According to the European Convention on Human Rights, the government is obligated to protect citizens from accelerated, involuntary or unconscious termination of life. The council notes that the desire to die should be “stable and coherent”, and not be motivated by “solvable problems of an entirely different nature, such as financial problems”. The top advisory body is also questioning the minimum age of 75, and wants to see better research-based proof out there.
The bill is in principle ready for discussion by Parliament, but the Council considers the proposal to be inappropriate as it is and recommends that it not be discussed or amended.
“The Council of State is making a number of relevant observations,” D66 Member of Parliament Paul van Menen said in response.
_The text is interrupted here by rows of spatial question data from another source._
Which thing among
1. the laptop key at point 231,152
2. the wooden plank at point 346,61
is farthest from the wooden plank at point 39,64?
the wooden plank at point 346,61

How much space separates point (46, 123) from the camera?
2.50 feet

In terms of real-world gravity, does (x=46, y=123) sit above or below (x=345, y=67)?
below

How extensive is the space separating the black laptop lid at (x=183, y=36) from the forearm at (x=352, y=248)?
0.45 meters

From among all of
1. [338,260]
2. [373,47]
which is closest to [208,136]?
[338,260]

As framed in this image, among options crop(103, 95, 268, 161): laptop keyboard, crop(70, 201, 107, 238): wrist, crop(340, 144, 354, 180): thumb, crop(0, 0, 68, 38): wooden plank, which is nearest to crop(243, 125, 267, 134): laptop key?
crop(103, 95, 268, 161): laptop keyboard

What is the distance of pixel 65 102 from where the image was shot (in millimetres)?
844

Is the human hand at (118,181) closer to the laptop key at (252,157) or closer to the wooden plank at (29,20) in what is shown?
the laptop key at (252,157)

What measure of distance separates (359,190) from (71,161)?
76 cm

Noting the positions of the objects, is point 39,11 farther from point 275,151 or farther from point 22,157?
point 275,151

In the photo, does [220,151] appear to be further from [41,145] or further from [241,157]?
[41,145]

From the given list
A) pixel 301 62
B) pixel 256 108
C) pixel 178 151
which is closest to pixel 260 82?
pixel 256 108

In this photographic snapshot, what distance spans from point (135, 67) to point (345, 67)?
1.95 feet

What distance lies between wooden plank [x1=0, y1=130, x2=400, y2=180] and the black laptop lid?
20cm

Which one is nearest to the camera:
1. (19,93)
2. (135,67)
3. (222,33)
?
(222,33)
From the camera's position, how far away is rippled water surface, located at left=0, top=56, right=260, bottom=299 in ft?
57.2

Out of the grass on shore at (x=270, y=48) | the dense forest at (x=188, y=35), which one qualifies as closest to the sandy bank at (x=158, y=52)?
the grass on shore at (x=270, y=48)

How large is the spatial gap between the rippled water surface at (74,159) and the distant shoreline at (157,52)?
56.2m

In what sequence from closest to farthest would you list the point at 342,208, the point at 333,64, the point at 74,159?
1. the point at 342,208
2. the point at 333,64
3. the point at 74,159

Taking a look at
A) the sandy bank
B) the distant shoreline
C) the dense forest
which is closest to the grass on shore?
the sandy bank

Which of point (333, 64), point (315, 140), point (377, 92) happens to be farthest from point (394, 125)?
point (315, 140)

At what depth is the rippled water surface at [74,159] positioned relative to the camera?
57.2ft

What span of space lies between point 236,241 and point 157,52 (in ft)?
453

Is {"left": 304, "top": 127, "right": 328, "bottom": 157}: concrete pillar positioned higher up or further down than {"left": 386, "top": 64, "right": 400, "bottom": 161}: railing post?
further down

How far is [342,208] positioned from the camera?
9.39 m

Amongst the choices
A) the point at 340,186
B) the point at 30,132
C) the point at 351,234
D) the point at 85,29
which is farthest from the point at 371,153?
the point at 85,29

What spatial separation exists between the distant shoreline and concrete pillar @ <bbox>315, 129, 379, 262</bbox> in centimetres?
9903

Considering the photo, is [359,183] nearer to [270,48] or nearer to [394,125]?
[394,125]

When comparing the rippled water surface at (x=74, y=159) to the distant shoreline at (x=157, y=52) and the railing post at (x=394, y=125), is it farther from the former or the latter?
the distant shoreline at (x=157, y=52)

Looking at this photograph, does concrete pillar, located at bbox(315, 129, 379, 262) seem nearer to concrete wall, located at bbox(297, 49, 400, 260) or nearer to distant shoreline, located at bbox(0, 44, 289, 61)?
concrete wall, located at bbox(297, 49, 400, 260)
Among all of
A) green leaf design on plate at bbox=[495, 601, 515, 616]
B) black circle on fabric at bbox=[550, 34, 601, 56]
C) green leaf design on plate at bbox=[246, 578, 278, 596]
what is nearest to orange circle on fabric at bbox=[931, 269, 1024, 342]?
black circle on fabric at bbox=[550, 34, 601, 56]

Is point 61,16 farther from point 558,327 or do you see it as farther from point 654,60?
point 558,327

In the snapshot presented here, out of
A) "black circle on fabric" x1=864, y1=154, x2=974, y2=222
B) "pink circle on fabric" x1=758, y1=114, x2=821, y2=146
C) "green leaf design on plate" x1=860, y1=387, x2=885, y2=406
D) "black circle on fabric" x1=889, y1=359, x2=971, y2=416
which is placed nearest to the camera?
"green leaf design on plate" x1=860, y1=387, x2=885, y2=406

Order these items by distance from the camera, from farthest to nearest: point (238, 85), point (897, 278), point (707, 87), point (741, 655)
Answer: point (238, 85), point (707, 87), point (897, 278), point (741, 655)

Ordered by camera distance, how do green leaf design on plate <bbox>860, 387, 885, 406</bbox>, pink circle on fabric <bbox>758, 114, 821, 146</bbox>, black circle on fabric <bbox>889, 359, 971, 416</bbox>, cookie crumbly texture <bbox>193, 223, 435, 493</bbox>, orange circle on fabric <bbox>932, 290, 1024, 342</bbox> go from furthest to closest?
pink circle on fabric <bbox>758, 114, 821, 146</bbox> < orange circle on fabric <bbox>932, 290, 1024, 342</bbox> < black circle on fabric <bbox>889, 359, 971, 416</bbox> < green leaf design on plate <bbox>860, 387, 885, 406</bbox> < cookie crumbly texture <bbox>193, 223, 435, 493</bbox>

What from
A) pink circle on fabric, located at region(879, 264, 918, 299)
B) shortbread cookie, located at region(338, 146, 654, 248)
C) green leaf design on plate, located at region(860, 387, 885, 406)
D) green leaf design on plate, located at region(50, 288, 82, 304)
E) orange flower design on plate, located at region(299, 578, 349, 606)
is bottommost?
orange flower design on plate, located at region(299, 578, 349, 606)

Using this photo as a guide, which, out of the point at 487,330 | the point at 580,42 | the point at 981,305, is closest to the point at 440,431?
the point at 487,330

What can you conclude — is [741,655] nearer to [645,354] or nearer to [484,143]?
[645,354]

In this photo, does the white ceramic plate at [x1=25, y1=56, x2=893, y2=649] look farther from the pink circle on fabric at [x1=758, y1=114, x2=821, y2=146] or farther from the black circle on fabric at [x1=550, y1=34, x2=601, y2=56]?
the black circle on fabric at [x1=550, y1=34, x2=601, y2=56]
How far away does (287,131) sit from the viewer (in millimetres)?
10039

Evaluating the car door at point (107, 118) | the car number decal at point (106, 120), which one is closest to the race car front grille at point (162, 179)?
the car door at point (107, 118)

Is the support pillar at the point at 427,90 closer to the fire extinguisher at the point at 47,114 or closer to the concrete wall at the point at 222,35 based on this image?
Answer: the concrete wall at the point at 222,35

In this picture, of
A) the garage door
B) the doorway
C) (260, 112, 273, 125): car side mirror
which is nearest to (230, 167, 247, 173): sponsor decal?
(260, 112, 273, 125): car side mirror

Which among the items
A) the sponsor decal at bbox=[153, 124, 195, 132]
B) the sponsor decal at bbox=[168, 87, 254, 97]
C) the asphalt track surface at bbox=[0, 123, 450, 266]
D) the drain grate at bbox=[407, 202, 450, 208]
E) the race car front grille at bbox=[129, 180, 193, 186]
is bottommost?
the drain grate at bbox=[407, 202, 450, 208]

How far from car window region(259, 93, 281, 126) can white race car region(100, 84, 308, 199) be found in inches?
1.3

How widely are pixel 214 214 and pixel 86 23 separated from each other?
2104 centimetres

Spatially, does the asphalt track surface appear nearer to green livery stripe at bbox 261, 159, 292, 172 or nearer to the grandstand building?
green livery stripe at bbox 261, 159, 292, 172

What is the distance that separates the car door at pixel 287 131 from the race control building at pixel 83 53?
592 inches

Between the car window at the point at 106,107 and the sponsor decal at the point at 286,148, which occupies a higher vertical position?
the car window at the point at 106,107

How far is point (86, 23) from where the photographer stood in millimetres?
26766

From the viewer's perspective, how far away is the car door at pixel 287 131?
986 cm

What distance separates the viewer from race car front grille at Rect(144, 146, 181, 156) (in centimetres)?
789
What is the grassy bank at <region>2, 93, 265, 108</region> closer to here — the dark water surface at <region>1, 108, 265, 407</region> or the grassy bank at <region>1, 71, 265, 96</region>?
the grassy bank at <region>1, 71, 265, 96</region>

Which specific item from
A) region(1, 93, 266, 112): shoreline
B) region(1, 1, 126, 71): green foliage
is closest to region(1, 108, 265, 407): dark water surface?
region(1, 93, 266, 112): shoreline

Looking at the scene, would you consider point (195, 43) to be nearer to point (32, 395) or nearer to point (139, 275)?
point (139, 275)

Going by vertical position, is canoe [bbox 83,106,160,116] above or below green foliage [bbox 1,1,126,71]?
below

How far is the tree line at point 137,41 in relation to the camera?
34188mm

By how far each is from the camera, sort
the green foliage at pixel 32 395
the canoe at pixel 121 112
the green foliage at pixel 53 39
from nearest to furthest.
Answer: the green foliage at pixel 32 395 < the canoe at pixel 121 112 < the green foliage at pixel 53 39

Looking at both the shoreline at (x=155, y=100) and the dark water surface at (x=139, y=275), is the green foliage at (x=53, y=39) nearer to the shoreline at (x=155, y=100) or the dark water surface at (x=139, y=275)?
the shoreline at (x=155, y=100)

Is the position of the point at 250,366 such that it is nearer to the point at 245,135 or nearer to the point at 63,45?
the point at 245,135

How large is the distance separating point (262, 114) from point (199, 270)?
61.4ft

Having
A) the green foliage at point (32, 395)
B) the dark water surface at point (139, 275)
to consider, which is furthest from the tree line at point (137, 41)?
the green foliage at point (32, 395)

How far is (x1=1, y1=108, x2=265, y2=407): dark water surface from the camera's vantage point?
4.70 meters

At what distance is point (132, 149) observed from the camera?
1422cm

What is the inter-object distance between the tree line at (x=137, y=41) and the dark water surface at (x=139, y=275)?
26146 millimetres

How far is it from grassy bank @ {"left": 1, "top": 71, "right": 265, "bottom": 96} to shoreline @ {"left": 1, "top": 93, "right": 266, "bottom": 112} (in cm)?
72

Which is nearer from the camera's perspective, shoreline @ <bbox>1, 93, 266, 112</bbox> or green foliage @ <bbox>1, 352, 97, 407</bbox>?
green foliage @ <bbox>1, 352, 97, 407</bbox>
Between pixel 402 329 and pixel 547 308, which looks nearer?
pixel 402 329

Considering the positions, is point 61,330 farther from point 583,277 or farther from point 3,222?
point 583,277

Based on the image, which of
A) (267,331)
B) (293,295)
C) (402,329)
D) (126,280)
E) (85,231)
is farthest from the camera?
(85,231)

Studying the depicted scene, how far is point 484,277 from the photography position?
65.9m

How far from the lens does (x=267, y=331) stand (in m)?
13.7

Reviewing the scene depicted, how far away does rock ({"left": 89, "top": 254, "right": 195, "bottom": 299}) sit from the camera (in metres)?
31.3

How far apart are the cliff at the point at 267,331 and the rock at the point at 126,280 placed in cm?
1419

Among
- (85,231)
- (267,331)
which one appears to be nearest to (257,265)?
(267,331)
According to him, the party “is now taking the time to study the advice intensively and carefully.” “Since our party’s founding, we have been working on taboo proposals that make a difference in people’s lives. The freedom for people to make their own decisions is an important starting point. This also applies to basic end-of-life choices.”
The completed life law comes from former D66 MP Pia Dijkstra, who is also sensitive within the coalition. This is mainly due to CU’s strong opposition. Before the new government was appointed, USSR leader Geert Jan Segers had already made it clear that his party would not sign the controversial proposal. So it was agreed in the coalition agreement to make such delicate medical ethical issues a free choice.